When invoking a service, the node gets an instance from the cache and performs the invocation locally or remotely. Failed remote invocations are handled as follows:

  • the service instance is removed from the cache
  • the cache is asked for another service
  • after the 3rd failed invocation, the operation fails

WebConnector integration

The challenge is to integrate with the REST principles.

A service alias can be reigstered for a service. This is an Envelope singed by the service agent, having the service alias as key and the service name as key. This way, the service who claims a service alias first gets it, other services cannot use this alias anymore.

The service alias is the first part of the url and can be resolved by the WebConnector to a service name. Then, the WebConnector gets the mapping tree from the service, parses the url and invokes the service. The version can be specified in the URL, too.

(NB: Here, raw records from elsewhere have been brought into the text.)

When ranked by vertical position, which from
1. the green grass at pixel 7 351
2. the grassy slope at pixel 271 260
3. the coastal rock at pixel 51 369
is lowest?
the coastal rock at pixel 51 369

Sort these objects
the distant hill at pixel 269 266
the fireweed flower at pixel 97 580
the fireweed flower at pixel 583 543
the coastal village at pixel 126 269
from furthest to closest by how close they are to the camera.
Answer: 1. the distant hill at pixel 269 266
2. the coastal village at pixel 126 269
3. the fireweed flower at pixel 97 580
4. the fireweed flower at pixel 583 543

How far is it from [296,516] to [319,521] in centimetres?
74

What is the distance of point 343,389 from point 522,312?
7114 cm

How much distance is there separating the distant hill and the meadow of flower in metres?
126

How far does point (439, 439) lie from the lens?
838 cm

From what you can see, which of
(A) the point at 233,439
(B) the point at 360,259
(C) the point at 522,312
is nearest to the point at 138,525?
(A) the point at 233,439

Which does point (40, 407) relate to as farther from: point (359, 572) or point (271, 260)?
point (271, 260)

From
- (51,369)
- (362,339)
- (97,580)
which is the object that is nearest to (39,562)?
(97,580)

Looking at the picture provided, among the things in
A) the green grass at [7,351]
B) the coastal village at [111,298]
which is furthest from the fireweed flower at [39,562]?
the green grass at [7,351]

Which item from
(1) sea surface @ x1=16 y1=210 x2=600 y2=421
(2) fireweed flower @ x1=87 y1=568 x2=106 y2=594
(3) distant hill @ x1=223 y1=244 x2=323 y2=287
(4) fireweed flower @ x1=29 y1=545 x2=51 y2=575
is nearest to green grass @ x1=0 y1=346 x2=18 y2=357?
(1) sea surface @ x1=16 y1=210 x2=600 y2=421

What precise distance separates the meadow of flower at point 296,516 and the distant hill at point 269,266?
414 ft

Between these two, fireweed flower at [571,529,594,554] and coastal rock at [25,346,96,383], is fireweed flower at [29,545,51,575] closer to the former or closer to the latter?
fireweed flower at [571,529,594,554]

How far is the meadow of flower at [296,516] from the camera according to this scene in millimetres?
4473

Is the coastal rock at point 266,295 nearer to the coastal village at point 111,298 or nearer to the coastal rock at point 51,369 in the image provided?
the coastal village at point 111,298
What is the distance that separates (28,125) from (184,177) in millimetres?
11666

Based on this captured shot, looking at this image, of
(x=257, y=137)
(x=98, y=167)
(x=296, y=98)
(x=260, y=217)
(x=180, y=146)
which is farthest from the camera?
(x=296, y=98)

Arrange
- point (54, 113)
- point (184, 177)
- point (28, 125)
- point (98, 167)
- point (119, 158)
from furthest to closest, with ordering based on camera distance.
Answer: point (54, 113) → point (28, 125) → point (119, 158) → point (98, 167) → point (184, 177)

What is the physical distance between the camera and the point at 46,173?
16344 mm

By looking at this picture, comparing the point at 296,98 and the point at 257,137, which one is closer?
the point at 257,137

URL scheme: http(s)://ip:port/serviceAlias/v1.0/methodName, the version may be left out: http(s)://ip:port/serviceAlias/methodName

A matching version will be chosen. The developer has to make sure that all services matching the specified version have the same REST mapping - so make sure to use semantic versioning!

Drawbacks

There are some minor drawbacks of this approach.

  • We have a weaker semantic for our version selection (which is also an advantage).
  • Also, the caching of known services may reduce the ability to react on events in the network, a tradeof between dynamic and service call performance has to be figured out.

Future Work / Optimization

As mentioned above, there is some space for service selection. Load balancing could be refined and extended to some more parameters. Also web of trust can easily be integrated into this mechanism.